Part of England’s charm has always been its adherence to tradition. Consider the supporting evidence: the royal family, the guards at Buckingham palace, the inability of a Brit to win a singles’ title at Wimbledon (the last was Virginia Wade in 1977), etc.
Add another. David Dinsmore, the new editor of The Sun, the most popular newspaper in the U.K. with an average daily circulation of 2.4 million, has vowed that he will continue the tradition of running photos of topless women on Page 3 of the tabloid.
The Sun’s Page 3 girls, as they’re quaintly known, have been appearing in all their above the waist glory on the third page of the paper since 1970. While some are aspiring models and actresses, most are simply young women from around the country willing to doff their tops for a fleeting moment of notoriety. These days, the page even has its own web site. … we’d like to link to this site but it’s NSFW and figure you can find it on your own.
“Page 3 stays,” Dinsmore told BBC Radio 5 Live in an interview. “We did a survey last year and found that two thirds of our readers wanted to keep Page 3. What you find is people who are against Page 3 have never read the Sun and would never read the Sun.”

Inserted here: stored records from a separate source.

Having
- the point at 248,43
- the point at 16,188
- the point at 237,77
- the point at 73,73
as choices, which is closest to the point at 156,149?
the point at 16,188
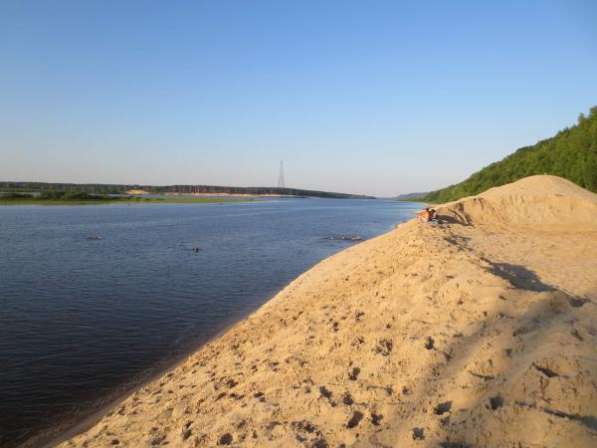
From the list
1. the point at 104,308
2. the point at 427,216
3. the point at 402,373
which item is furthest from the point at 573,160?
the point at 104,308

Page 3 has come under strong fire in the past year for objectifying women. A protest group called No More Page 3 has been campaigning to have the page ended. The group’s go to slogan: “Boobs aren’t news.” The protests have included demonstrations and an on-line petition at Change.org, which has been signed by nearly 107,000 persons.

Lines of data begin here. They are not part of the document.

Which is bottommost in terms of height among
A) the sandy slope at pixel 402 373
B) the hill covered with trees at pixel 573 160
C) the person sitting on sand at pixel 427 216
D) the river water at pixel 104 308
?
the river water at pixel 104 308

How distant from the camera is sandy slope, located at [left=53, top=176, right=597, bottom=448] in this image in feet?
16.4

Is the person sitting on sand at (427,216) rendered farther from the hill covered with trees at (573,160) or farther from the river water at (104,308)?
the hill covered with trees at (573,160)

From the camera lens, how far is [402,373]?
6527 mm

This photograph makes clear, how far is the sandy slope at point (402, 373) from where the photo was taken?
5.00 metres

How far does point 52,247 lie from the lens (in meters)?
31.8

“We’re disappointed to hear that Dinsmore feels it is appropriate to continue including topless women in his family newspaper,” said a statement posted on the group’s web site in reaction to the editor’s decision. “However, having heard some of Dinsmore’s arguments as to why Page 3 should stay, we are happy to see that the defenses for this deeply sexist feature continue to be paper thin. We are undeterred… “
The Sun, along with The Sun on Sunday, The Times and the Sunday Times, is owned by scandal-plagued News International. The publishing company, which announced earlier this week that it is changing its name to News UK, is part of News Corp., which is headed by Rupert Murdoch.